Vietnam reopens Phu Quoc Island to fully vaccinated foreign tourists
The Vietnamese holiday island of Phu Quoc today welcomed more than 200 fully vaccinated tourists from South Korea.
South Korean visitors are the first foreign tourists to Vietnam since the country closed its borders almost two years ago to stop the spread of coronavirus infections.
Vietnam closed its borders in March 2020, shortly after confirming its first reported case of COVID-19 infection.
Since then, Vietnam has only allowed several international flights per week with foreign experts, diplomats and returning Vietnamese nationals.
These international arrivals must undergo a 14-day quarantine at designated hotels or government-operated facilities.
Today, fully vaccinated South Korean tourists have been tested for COVID-19 upon arrival, and once negative results are returned, they can enjoy all tourist activities on the island without a mandatory 14-day quarantine.
South Korean visitors will be able to freely enjoy sightseeing, shopping and entertainment events requiring vaccination certificates.
According to the Vietnamese Ministry of Health, all staff working in the island’s service facilities and 99% of the adult residents of Phu Quoc have been fully vaccinated against the COVID-19 virus.

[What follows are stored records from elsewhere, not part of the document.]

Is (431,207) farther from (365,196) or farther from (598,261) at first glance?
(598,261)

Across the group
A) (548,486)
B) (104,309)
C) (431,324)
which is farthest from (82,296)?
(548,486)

The island also plans to vaccinate children between the ages of 12 and 17 next month.
Vietnam is the latest Asian country to join Thailand, Indonesia and Malaysia to reopen their borders to fully vaccinated foreign visitors.
Thailand was the first to allow the limited number of fully vaccinated foreign visitors to the island of Phuket before expanding to other regions, including Bangkok, from November 1.
The Indonesian tourist island of Bali opened its doors to arrivals last month with some restrictions, including testing and a five-day hotel quarantine.
Malaysia opened the island of Langkawi as part of a pilot “COVID-19 bubble” program.